I didn't respond, just opened my notebook to a fresh page. My handwriting was still shaky with my left hand, but I'd been practicing. Had to keep practicing.
"Tyler's suspended pending investigation," Logan continued, apparently determined to fill the silence. "Blake and his crew are laying low. Nobody wants to be associated with this mess."
Through the window, I watched a secretary from the administration building cross the courtyard, carrying a box. Probably collecting Tyler's belongings from his locker. The physical evidence of his removal.
My desk still had the clutter of a working student—practice problem sets, a Bic pen nearly out of ink, the plastic water bottle I refilled at every fountain. Tyler's desk, three rows over, sat empty except for a forgotten TI-89 calculator.
The door opened and Coach Anderson walked in, his expression professionally neutral. "Good morning, everyone. I know there's been a lot of talk this weekend, but we have a mock exam coming up, and I expect all of you to stay focused on your preparation."
He didn't mention Tyler by name. Didn't need to. We all knew what he meant.
The morning passed in a strange haze of normalcy. Problems on the board. Quiet scratch of pencils.

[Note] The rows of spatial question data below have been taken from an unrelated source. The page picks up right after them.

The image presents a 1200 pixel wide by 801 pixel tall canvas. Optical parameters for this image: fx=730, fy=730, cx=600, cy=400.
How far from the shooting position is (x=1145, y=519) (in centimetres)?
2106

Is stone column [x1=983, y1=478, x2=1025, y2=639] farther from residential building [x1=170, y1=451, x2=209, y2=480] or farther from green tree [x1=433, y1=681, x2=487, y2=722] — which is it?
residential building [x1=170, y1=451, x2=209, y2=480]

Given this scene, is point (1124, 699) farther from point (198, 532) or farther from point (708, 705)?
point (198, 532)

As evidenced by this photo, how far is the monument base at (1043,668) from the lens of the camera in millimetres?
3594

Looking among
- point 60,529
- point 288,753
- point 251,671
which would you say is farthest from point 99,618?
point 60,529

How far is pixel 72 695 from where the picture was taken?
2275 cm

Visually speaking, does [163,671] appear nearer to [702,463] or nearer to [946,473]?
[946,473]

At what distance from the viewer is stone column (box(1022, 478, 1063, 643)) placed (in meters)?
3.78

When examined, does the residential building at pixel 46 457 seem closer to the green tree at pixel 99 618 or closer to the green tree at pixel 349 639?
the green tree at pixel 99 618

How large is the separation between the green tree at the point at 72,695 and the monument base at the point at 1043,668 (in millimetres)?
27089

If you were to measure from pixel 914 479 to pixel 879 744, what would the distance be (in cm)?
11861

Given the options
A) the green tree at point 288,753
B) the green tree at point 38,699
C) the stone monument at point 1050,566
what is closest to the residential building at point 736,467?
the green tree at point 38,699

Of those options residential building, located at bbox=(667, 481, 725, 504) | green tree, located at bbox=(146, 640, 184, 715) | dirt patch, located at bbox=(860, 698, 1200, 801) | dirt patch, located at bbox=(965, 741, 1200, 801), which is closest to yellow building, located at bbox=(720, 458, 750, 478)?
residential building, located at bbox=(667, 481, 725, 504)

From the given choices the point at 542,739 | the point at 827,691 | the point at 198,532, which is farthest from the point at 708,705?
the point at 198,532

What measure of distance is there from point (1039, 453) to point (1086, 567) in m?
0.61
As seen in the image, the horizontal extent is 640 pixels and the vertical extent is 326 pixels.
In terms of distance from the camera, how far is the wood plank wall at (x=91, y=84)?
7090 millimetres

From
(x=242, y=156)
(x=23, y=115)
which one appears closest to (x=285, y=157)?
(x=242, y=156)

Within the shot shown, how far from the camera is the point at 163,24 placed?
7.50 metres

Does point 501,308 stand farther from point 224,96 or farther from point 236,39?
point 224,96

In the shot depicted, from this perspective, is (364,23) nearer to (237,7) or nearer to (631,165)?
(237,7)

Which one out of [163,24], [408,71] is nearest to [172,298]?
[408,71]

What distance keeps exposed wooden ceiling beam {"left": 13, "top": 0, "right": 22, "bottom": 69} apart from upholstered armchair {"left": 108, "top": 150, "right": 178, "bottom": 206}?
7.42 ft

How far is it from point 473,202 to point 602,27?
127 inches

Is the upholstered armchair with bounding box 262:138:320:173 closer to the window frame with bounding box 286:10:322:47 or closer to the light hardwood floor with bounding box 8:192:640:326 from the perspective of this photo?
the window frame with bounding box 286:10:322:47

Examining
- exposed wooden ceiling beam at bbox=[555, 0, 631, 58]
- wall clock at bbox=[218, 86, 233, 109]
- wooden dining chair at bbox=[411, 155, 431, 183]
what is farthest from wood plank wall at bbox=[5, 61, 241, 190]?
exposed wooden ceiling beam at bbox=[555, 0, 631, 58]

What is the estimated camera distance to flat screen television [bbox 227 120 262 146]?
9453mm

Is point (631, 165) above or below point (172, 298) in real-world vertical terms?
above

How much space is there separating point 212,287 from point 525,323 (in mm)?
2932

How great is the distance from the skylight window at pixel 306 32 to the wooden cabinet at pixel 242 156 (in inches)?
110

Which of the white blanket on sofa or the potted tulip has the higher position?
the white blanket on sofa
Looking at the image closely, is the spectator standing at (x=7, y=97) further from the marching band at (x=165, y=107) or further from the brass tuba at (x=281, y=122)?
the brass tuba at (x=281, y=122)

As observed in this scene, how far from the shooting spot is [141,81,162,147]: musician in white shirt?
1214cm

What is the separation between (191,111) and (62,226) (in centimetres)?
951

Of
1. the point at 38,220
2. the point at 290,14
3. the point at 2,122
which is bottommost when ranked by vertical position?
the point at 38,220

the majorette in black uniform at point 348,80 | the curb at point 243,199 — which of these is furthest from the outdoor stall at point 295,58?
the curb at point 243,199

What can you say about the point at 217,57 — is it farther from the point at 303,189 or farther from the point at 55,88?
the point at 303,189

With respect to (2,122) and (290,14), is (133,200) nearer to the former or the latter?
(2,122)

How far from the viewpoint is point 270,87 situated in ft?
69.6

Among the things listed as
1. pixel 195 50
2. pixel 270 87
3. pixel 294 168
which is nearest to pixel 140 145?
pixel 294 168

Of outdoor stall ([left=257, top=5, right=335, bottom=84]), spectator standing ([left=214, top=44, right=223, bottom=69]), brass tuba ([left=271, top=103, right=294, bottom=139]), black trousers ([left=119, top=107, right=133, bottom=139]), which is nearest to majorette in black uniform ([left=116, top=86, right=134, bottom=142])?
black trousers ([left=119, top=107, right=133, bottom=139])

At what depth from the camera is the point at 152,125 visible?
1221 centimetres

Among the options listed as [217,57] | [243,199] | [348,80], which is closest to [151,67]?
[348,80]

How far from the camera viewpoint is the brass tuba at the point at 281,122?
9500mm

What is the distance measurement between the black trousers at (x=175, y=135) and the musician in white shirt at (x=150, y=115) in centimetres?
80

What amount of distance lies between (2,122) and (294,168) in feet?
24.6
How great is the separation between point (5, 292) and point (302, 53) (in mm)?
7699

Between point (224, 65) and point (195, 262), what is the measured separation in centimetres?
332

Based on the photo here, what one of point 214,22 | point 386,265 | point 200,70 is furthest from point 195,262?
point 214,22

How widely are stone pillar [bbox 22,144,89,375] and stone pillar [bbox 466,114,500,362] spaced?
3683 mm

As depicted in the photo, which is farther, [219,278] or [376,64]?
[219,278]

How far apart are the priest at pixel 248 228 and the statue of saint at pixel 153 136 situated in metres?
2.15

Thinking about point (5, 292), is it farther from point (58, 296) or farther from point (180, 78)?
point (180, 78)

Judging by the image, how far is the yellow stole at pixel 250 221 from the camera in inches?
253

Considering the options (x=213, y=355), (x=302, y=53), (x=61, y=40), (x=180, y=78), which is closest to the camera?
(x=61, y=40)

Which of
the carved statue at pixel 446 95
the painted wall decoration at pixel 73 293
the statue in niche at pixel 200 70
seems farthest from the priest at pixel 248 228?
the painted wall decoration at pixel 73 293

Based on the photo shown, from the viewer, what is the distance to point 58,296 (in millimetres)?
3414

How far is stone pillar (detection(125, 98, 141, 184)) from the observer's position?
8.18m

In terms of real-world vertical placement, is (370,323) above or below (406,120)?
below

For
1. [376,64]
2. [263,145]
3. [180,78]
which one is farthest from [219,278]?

The occasional question from a student brave enough to break the silence. I kept my head down, worked through the practice sets, tried to ignore the way people kept glancing at my bandaged arm.
At lunch, Logan tried to get me to join him in the cafeteria, but I shook my head. The thought of all those eyes, all those whispers, made my skin crawl. Instead, I stayed in the classroom, pulling out the sandwich Summer had left in my locker that morning—turkey and swiss on wheat bread, wrapped carefully in wax paper with a note that just said "Eat. -S"
I was halfway through it when someone knocked on the doorframe.
Mrs. Riley Ashford stood in the hallway, looking nothing like I'd expected. She was dressed impeccably—Cartier bracelet catching the light, engagement ring that probably cost more than my mother's annual salary—but her eyes were red-rimmed, her makeup slightly smudged. She looked like she'd been crying.
"Kieran," she said softly. "May I speak with you for a moment?"